Schumann, Saint-Saëns, Glière u.a.
Reveries
Romantic Music for Horn and Piano
Natürlich zählt am Ende nur die Musik. Gerade an dieser Stelle muss aber auch deutlich werden, wie sie zustande kommt. Felix Klieser ist ein hervorragender Hornist, doch spielt er ganz anders als seine Kollegen, denn er wurde ohne Arme geboren. Sein Alexander-Horn, ein normales Modell 103, wird an einem Ständer befestigt; die Ventile bedient Klieser mit den Zehen des linken Fußes, eine Dämpfervorrichtung wenn nötig mit dem rechten Fuß. Auf diese Weise hat der 22-jährige Göttinger Preise bei Jugend musiziert errungen, im Bundesjugendorchester mitgespielt und studiert. Wer sich einen der vielen YouTube-Filmchen im Internet ansieht, die über Klieser gemacht wurden, dem bleibt einfach der Mund offen stehen. Ein Beweis dafür, wozu unser Körper in der Lage ist, wenn er denn muss. Und wenn jemand so hart arbeitet wie der Hornist: Acht Stunden am Tag übt er im Schnitt.

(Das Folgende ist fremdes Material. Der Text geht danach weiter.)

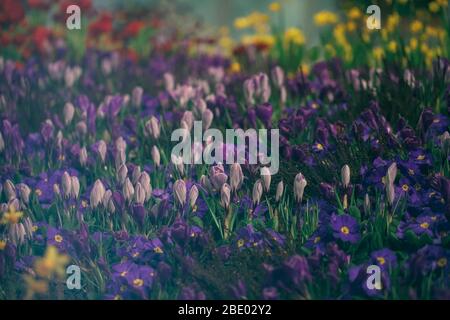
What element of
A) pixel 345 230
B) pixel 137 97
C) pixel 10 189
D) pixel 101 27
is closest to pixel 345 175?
pixel 345 230

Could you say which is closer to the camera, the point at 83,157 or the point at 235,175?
the point at 235,175

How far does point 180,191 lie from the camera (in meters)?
3.48

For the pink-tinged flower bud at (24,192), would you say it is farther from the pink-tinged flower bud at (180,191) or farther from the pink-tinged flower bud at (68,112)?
the pink-tinged flower bud at (68,112)

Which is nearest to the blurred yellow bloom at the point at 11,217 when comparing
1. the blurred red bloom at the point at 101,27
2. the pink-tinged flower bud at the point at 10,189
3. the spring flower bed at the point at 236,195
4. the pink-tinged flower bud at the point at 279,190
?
the spring flower bed at the point at 236,195

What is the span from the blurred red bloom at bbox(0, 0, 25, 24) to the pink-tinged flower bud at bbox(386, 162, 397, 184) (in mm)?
4742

Klieser gibt auch regelmäßig Konzerte, u.a. mit seinem Klavierpartner Christof Keymer. Jetzt haben die beiden ihre erste CD mit romantischen Werken für Horn und Klavier vorgelegt. Am erstaunlichsten ist neben der großartigen Ventiltechnik Kliesers dabei der Klang. Denn Fülle und Größe des Waldhornklangs werden nicht unmaßgeblich von der Haltung der Hand beeinflusst, die der Spieler üblicherweise in den Schalltrichter führt und damit den Ton festigt und abdunkelt. Jeder Hornist hat schon einmal probiert, mit ganz offenem Trichter zu spielen und dabei in der Regel festgestellt, wie wackelig, hell und fast blechern das Instrument plötzlich klingt. Nicht so bei Felix Klieser, dessen Aufnahme man die fehlende Trichterhand praktisch nicht anhört. Voll, rund, dunkel und ungeheuer wandlungsfähig ist sein Klang, auf der Aufnahme hin und wieder etwas zu hintergründig gegenüber dem souveränen Klavierspiel Christof Keymers doch das ist ein Problem der Aufnahmetechnik.

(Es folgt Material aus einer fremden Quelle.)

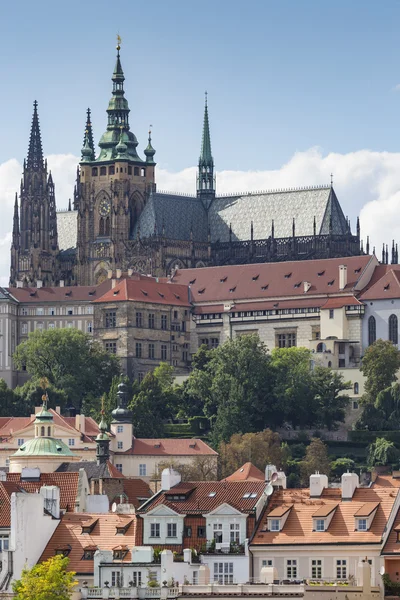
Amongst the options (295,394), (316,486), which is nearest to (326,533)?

Überhaupt ist diese CD alles andere als nur ein Beweis körperlicher Leistungsfähigkeit, sondern voll von wunderbar musikalisch gespielten Hornwerken aus dem 19. Jahrhundert, allen voran Schumanns Adagio und Allegro As-Dur op. 70. Diese möglicherweise erste Komposition, die speziell für das damals neue Ventilhorn geschrieben wurde, meistert Klieser nicht nur sensibel bis in feinste Schattierungen, sondern schlägt im Allegro auch ein atemberaubendes Tempo an. Ein Glanzstück ist auch das unsterbliche Andante C-Dur op. posth. von Richard Strauss.

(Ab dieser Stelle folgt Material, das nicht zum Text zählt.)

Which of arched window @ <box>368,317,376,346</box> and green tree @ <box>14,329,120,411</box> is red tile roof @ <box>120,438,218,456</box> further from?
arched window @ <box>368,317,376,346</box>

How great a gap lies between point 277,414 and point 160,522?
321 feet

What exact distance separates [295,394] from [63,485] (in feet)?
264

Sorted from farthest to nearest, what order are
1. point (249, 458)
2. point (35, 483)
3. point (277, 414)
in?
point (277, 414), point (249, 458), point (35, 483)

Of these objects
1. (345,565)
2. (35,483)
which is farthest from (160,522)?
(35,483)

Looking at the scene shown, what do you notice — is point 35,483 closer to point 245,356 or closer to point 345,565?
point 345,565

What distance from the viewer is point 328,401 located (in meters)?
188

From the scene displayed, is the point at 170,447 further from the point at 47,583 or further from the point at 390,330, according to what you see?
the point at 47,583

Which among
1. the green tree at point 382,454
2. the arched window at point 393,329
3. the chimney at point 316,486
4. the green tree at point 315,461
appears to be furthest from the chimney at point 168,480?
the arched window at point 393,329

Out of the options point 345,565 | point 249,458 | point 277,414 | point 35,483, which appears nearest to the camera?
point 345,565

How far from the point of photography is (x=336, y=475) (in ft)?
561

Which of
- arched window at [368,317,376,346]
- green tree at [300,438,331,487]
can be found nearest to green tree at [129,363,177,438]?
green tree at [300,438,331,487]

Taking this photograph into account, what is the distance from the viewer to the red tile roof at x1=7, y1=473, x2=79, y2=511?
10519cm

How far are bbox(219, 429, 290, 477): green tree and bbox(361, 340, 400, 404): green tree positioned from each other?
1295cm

Bekannt und gern gehört sind die beiden Romanzen von Camille Saint-Saëns, die Es-Dur-Sonate von Rheinberger und die Rêverie von Alexander Glasunow, eine Seltenheit dagegen die vier Stücke für Horn und Klavier von Reinhold Glière, der daneben auch eines der schönsten und schwersten Hornkonzerte geschrieben hat. Vielleicht wird Felix Klieser auch dieses einmal aufnehmen. Ganz sicher wird er jedoch weiter daran arbeiten, in seinem Spiel nicht anders als andere Kollegen beurteilt zu werden. Denn: Ich bin von Beruf Hornist und nicht behindert.